Come to think of it, some gals might object to the NWHM’s decision to create an online exhibit about Michele Bachmann (an irony that Bachmann had the good graces to mention in her floor speech). After all, the four-term Congresswoman is hardly dripping with historical, or even political, import. As a lawmaker, she has always been more of a show pony than a workhorse. Sure, she became a political celebrity as “Queen of the Tea Party,” and in 2011 she won the why-won’t-someone-euthanize-it-already Ames straw poll. But demagogues are a dime a dozen these days, and Bachmann never displayed any talent for transforming her raving into either legislative achievement or higher office. As Politico noted during her 2011 campaign:

Now in her third House term, Bachmann has never had a bill or resolution she’s sponsored signed into law, and she’s never wielded a committee gavel, either at the full or subcommittee level. Bachmann’s amendments and bills have rarely been considered by any committee, even with the House under GOP control. In a chamber that rewards substantive policy work and insider maneuvering, Bachmann has shunned the inside game, choosing to be more of a bomb thrower than a legislator.

But!

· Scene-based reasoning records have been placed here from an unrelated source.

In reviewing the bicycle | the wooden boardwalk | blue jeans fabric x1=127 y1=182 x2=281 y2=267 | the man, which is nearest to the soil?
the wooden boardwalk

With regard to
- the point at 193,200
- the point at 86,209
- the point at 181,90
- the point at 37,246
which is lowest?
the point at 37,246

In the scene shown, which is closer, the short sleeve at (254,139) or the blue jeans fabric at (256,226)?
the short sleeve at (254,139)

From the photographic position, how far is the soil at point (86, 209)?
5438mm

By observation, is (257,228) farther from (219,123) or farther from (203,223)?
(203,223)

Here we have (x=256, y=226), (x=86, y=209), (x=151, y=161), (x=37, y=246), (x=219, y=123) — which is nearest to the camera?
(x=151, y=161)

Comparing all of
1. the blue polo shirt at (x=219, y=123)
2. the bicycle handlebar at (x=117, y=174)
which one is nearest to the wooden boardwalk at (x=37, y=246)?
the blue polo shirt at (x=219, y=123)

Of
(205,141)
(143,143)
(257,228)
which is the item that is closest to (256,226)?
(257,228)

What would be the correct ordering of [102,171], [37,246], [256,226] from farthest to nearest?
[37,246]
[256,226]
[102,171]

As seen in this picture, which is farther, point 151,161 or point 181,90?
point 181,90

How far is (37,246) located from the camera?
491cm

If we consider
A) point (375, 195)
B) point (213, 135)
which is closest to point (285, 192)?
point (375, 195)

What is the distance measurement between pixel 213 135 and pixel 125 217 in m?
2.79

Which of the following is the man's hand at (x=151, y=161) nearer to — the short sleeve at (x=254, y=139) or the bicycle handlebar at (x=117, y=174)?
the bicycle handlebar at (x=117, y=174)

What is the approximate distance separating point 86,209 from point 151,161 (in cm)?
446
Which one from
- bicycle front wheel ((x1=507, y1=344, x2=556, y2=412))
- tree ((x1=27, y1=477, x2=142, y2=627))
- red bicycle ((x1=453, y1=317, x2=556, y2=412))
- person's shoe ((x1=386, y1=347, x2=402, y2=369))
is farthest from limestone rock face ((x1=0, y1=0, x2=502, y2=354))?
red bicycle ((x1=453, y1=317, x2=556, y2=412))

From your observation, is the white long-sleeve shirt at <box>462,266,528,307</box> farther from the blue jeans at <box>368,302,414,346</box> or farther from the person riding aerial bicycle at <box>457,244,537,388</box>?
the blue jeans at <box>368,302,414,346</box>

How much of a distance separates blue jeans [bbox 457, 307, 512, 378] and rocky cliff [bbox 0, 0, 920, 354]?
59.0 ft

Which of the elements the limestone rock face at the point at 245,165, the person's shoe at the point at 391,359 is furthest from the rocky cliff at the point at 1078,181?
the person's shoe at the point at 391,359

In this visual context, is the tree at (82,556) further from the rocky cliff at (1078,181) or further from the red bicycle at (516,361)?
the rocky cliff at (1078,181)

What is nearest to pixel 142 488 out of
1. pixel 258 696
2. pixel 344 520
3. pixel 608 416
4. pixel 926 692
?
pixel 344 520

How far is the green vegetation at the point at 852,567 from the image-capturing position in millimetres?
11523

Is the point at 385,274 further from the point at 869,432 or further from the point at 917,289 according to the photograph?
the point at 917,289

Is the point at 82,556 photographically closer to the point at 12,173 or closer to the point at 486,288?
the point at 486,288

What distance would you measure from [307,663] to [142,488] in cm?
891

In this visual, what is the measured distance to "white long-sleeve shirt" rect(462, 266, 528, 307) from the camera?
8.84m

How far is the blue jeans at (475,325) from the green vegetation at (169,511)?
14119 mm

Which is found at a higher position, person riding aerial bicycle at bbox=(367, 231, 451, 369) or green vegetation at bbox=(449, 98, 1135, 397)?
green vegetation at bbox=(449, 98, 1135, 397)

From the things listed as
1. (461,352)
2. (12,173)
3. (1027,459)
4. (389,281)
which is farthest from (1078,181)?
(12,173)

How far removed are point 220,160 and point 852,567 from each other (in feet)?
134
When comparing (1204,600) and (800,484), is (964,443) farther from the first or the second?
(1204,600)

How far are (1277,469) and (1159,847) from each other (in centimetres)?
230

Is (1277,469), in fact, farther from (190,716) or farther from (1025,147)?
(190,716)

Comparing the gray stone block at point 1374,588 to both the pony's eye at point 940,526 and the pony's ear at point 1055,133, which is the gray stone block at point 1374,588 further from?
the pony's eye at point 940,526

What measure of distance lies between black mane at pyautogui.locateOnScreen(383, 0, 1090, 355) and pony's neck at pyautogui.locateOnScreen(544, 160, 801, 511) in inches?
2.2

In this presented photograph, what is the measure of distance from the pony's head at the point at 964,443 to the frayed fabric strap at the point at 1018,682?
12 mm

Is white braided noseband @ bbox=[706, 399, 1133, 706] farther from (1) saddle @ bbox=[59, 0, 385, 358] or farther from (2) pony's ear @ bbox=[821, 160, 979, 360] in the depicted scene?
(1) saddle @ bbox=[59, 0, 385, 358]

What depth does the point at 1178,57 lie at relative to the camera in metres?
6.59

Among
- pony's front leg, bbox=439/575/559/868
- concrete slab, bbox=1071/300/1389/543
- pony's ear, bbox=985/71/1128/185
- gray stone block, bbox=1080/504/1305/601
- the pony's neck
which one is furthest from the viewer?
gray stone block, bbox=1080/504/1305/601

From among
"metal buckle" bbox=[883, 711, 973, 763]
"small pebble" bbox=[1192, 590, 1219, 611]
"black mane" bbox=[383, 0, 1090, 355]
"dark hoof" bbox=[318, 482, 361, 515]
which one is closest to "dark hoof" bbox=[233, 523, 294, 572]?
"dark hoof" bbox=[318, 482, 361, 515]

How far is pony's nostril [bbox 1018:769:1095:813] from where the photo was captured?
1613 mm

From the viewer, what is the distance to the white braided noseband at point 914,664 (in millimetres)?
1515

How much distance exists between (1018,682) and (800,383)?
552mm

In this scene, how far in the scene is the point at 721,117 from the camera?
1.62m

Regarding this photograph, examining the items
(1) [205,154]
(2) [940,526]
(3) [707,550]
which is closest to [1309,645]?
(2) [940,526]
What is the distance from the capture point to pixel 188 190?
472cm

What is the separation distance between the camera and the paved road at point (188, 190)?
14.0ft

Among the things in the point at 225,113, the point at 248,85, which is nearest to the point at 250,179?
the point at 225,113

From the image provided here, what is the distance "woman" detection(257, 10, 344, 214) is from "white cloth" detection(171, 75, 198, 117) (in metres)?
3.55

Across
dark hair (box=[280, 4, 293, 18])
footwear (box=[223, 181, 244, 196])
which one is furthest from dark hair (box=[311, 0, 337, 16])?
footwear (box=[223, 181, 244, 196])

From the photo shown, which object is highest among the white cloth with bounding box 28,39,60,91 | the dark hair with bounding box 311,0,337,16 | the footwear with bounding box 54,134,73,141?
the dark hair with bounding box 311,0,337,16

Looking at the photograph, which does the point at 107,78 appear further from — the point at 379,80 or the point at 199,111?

If Bachmann has been a mediocre public servant (not to mention an appalling influence on political discourse) she was, back in the day, a phenomenal foster mom, which is what the NWHM exhibit is all about. In its “Profiles in Motherhood” section, the museum has Q&As with a number of women in various categories: “Working Mom,” “Stay at Home Mom,” “Military Mom,” “Adoptive Mom,” and so on. As the featured “Foster Mom,” Bachmann talks about the motivations, challenges, and joys of fostering nearly two dozen teens over the years. No matter how toxic many—many—people find the congresswoman, her willingness to embrace so many children in need is beyond controversy. In this one area, at least, Bachmann found a way to walk the walk and accomplish some lasting good.

The folks at NWHM deserve props for finding a way to spotlight this inspiring aspect of Bachmann’s story—despite how loudly she’s tried to stop them.